I thought back to that. She had kissed me after saving her life, but we had put a stop to that real quickly. Teams don’t work well when there is that kind of dynamic going on.
“Yeah, I remember.”
She moved even closer, putting her arm around my shoulders. “Remember what we talked about?”
“Yep, rememb
er that too. Still the same. Nothing between team members.”
“I know that, but I want to ask you a favor.” She leaned her head on my shoulder.
“Go ahead.” I had an idea of what was coming.
“Promise me something.”
“We owe each other our lives, couple times over. You can ask me anything.”
“Promise me that when we head back east, we go back to Stillwater, farm some land. Quit all this crazy stuff.”

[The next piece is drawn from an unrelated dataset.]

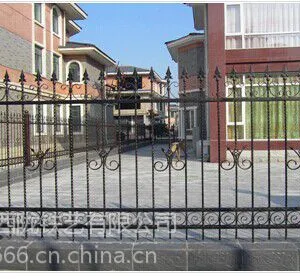 杭州豪华铁艺护栏-杭州铁艺围栏花件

I thought hard about it. I HAD been thinking hard about it, ever since I lost my leg. Even before that, when Brit lost her eye. Maybe even before that, the first time Brit got shot.
“I’ll be honest” I said, “my patriotism meter is running pretty low. I’ve been thinking about it for a while. That shit with Doctor Morano.”

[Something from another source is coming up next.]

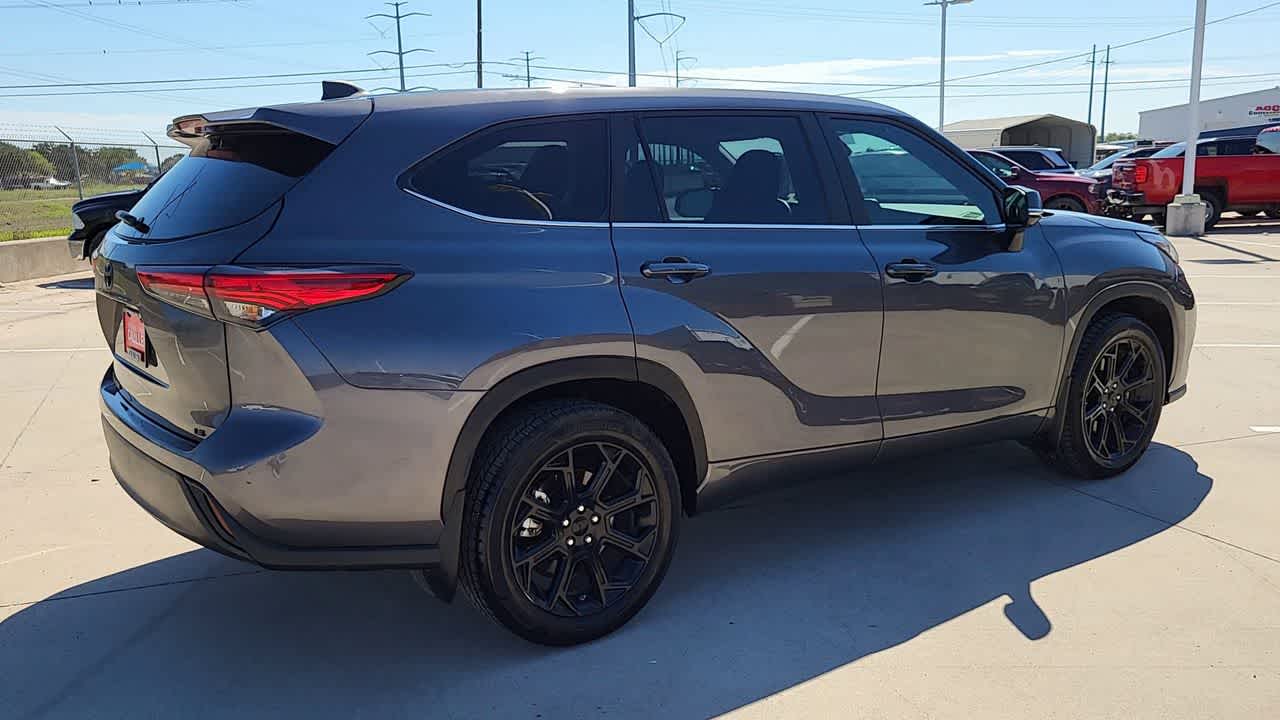 Thumbnail: 2023 Toyota Highlander - 9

Brit squeezed my shoulder. “Yeah, I’ll deal with her. Someday soon. But, Nick. Listen. I’m not your typical woman. I’m not going to beat around the bush. I love you, you’re my best friend and”
She was interrupted by a loud, raucous snore from Ziv’s cot. She picked up my prosthetic from beside the cot. reached over, and wacked him in the chest. He woke up with a snort.
“What the hell was that for, you devil woman?”
“Stop fucking snoring. I’m trying to seduce Nick.”
He rolled over and pulled the blanket up over his head. “About goddamned time. Stupid idiot Americans.”
She turned back to me. “Like I was saying. Let’s quit. Start a farm. Make babies. Make a new world.” She leaned over, kissed me long and gently on the lips, then sat back.
“OK. After this, we’re done. Just … can I keep my soul, Miss one eyed, crazy redhead?”
Chapter 10
The sun rose on, hopefully, our last day in the camp. For once, bright sunshine silhouetted Mount Rainier in the distance. At first light, we had called Special Operations Command and filled them in on what was going on. While Doc called it in, I sat on the steps and shaved with cold water. Brit sat next to me, picking through a Pasta MRE meal.